以下には、図々しく、愚生の「兜子の三句」という、かつて、「渦」の記念号に寄せた愚生の駄文が偶然にも、出て来たので、この際だから、以下にコピーしておきたい。
大雷雨鬱王と会う朝の夢
俳句思へば泪わき出づ朝の李花
ゆめ二つ全く違ふ蕗のたう
僕のこれまでに俳句結社とのと関わりがあったとすれば(二十歳代前半のわずか数年に過ぎなかったのだが)、唯一「渦」のみである。
京都大学前の書店で聞き知っていた「渦」を初めて手にし、購読を申し込んだ。手にしたそれは「渦」50号特集記念号(昭和44年11月)で、「『第三イメージ』をめぐって」という赤尾兜子・和田悟朗・中谷寛章による座談会が掲載されていた。
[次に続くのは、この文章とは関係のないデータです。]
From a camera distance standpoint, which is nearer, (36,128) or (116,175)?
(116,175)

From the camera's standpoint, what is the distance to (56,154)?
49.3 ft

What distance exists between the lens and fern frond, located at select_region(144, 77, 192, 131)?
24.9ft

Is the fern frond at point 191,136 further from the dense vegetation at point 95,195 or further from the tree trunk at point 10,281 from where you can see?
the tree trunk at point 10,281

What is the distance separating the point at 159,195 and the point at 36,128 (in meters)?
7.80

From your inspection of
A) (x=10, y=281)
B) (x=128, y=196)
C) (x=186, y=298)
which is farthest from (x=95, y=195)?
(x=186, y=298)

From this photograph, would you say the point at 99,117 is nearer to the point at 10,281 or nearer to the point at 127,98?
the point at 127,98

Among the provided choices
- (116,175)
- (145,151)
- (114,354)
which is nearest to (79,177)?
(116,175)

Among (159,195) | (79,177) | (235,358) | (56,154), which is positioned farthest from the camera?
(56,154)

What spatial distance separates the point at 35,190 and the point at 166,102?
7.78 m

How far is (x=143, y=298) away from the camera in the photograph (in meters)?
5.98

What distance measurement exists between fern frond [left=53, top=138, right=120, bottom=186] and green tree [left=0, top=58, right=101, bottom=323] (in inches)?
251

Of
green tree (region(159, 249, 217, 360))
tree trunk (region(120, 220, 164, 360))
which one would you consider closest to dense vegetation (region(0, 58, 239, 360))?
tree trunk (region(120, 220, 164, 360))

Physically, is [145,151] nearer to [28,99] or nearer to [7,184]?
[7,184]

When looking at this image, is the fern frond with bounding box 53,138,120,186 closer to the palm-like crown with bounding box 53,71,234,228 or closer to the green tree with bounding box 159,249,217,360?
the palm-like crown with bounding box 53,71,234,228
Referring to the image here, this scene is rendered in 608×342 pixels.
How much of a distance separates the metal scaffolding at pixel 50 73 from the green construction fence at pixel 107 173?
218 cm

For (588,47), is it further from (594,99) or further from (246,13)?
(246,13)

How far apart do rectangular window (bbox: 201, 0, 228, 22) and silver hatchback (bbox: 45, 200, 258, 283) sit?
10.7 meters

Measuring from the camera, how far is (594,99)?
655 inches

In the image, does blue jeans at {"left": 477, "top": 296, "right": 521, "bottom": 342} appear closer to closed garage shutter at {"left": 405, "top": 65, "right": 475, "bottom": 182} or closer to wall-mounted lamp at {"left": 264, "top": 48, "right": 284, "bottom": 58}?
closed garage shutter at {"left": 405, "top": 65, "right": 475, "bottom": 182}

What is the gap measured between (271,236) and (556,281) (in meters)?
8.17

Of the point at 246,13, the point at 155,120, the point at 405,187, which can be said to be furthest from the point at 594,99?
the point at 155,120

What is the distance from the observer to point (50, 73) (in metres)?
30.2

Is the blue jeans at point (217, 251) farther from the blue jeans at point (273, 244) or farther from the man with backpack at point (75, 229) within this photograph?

それまでも兜子の「音楽漂う岸侵しゆく蛇の飢」「広場に裂けた木塩のまわりに塩軋み」などの句に魅せられていたのであるが、中谷寛章にも注目していたからだ。
冒頭の三句は、僕が後に長く愛唱した句で、髙柳重信の「目覚め/がちなる/わが尽忠は/俳句かな」の句と対をなしていた。
僕が上京して、初めて重信に会った時の挨拶のなかで、「兜子は僕の弟みたいなものだから」という親しみを込めた重信の物言いが今でも耳に残っている。(大井恒行)
藤原龍一郎(ふじわら・龍一郎) 昭和27年、福岡県生まれ。